In terms of interface, I tend to lean towards gnome2 and/or xfce though I spend so much time in cli I don't know that it matters much. I've used everything from ratpoison to Enlightenment17. Most of my linux kernels are vanilla these days as I just don't have the time to custom them (hoping to change that).


----------



## killall

Currently dual booting Win 7 Pro 64bit with Bohdilinux (Ubuntu derivative) on my laptop.

Was running Fedora 15 but changed to a laptop with Realtek wireless card and got fed up trying to get wireless working:sad3:

On the happy side though, I managed to get Burg Loader working with my dual boot:smile3:


----------



## CorCor67

Linux Mint / OpenSuse dual boot... Mint for building & themeing, OpenSuse just for whenever I feel the need for something different...but I feel a format comming soon  haven't gone distro hoppin in a month or two


----------



## crosstown

Laptop dual boots with Win7 Ultimate and Ubuntu. Admittedly don't use Ubuntu often. Still VERY new to Linux.


----------



## UrbanBounca

I'm currently using Windows 7 (32bit) on a 64bit capable laptop. I can't justify buying the 64bit version when the 32bit version is working fine.


----------



## gardobus

killall said:


> Currently dual booting Win 7 Pro 64bit with *Bohdilinux* (Ubuntu derivative) on my laptop.


Uhoh looks like the laptop is getting formatted when I get home. Bohdi looks pretty nice.


----------



## Tahl

I love me some Linux Mint 11.. I'll probably switch to Gentoo eventually when I feel like setting my Minecraft server back up. I've got it running on my Desktop and my laptop at the moment. Every now and then I'll dualboot Win 7 for gaming if I need to or install a second linux distro to play around.


----------



## manbeard

I swore I posted something on here this morning... I think someone ate it.

Win7 x64 on my desktop and laptop with VM's for Ubuntu 11.04 and Win Server 2008 R2. Linux takes too much time to get working just right with hardware, especially laptops (like my XPS 15).


----------



## manbeard

And apparently that post was on a different thread. I need to quit using forums when I'm trying to go to sleep :erm (1):


----------



## poontab

Ubuntu 11.04 on nc10 & desktop


----------



## chaotikcore

Slackware13 64bit.....windows free since 2008.


----------



## Framework43

Mac OSX on my Macbook Pro
Windows 7 on my Desktop
Use both for different things,so it works out.

#### Records shown
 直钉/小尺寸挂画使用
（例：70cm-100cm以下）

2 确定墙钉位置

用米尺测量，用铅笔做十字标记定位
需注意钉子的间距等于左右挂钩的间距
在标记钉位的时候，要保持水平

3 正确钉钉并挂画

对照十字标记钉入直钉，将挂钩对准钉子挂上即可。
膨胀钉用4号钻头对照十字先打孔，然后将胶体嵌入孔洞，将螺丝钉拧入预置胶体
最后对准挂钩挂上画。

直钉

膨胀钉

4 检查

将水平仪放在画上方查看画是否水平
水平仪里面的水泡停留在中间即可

...

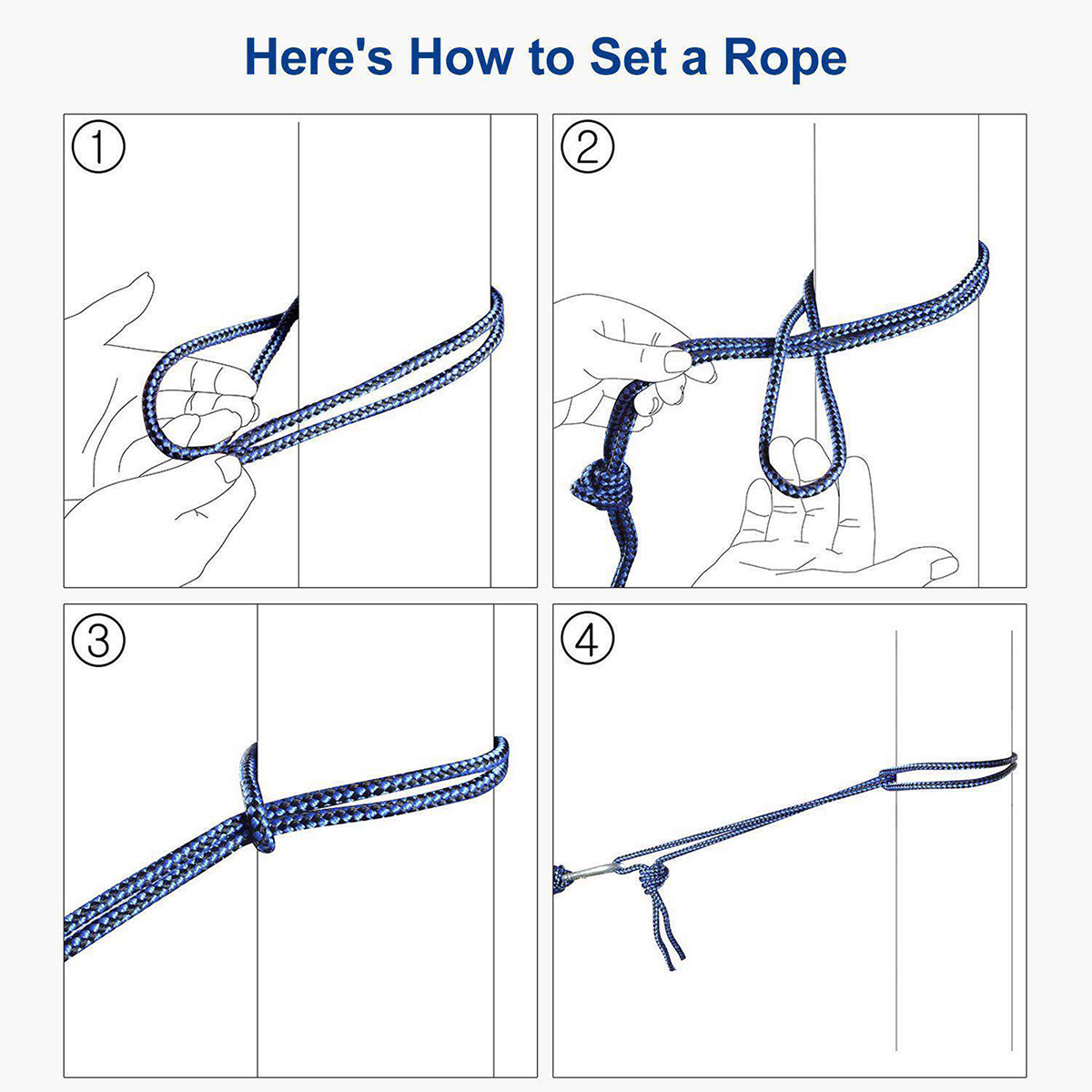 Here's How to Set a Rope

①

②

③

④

--

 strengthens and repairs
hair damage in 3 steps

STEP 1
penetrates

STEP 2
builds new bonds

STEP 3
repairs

#### Actions to take
a) From the forum thread, list the usernames of every poster who says they dual boot a machine.
b) Answer these from the forum thread:
(i) What brand of wireless card was in the laptop killall changed to?
(ii) What does CorCor67 use Linux Mint for?
(iii) Which version of Ubuntu does poontab run, and on what?

#### Results for each task
a) killall, CorCor67, crosstown, Tahl

b)
(i) Realtek
(ii) Building and theming
(iii) Ubuntu 11.04, on an nc10 and a desktop